Will this work for Bird? It might, as grievance about the system is at the core of both his message and what’s animating the party these days. His motto — which you can buy on a T-shirt for $27.99 and which, you’ve got to admit, is one of the zingiest political slogans of our time — is “Give Olympia the Bird.”

“The political pundits are correct, I am not a seasoned career politician,” he said about his anti-mask stunt that cost him his post. “Therefore, putting those I serve over the security of my elected position was an easy decision.”

The flaw with this reasoning is that “those I serve” are the voters of the Richland district, who just axed him. Of course that was the precipitating event for Trump’s great martyrdom, too — that the voters of America fired him, which he refused to accept. Trump’s knack for mining this contrived persecution, by cadging great gobs of money from the people to pay his lifestyle expenses and legal bills, has only accelerated.

Republicans say that Bird is being displaced by former U.S. Rep Dave Reichert as their leading contender for governor, in both money-raising and endorsements. But has Reichert been wronged enough to be right?
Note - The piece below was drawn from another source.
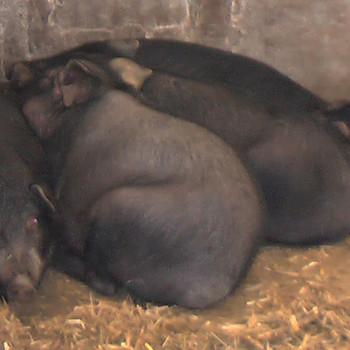 供应 农家放养散养 瑶胞黑猪肉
“Semi is definitely trying to follow the Trump playbook, of ‘Oh look at me, I’m being persecuted,’ ” said Watson, of the Richland recall movement. “But as you know, we have a lot of Republicans over here. This recall of him couldn’t have passed without Republican votes.”

True, but the last time I wrote about the persecution complex on the right, it was regarding state Rep. Jim Walsh, R-Aberdeen. In 2021, Walsh had pinned a yellow Star of David on himself, evoking the Nazis, and said “We’re all Jews” now in an insulting protest against the state’s COVID rules.

Here’s what I summed up back then: “Politics sure doesn’t follow the old guidelines anymore. Normally this would have been a week of shame for Jim Walsh. But I wouldn’t be surprised if, instead, local Republicans may have just discovered their next rock star.”

As they used to say on the internet, you’ll never guess what happened next! Walsh indeed has become a star, fueled by his seemingly limitless gusto for posting juvenile putdowns in moronic back-and-forth online disputes. It’s gone so well that he’s now the heavy favorite to become the next chairman of the entire state Republican Party, in an internal vote next weekend in Olympia.

There are no weeks of shame anymore, as both Walsh and Bird are showing. There are only more opportunities for fundraising, and for flipping off the libs.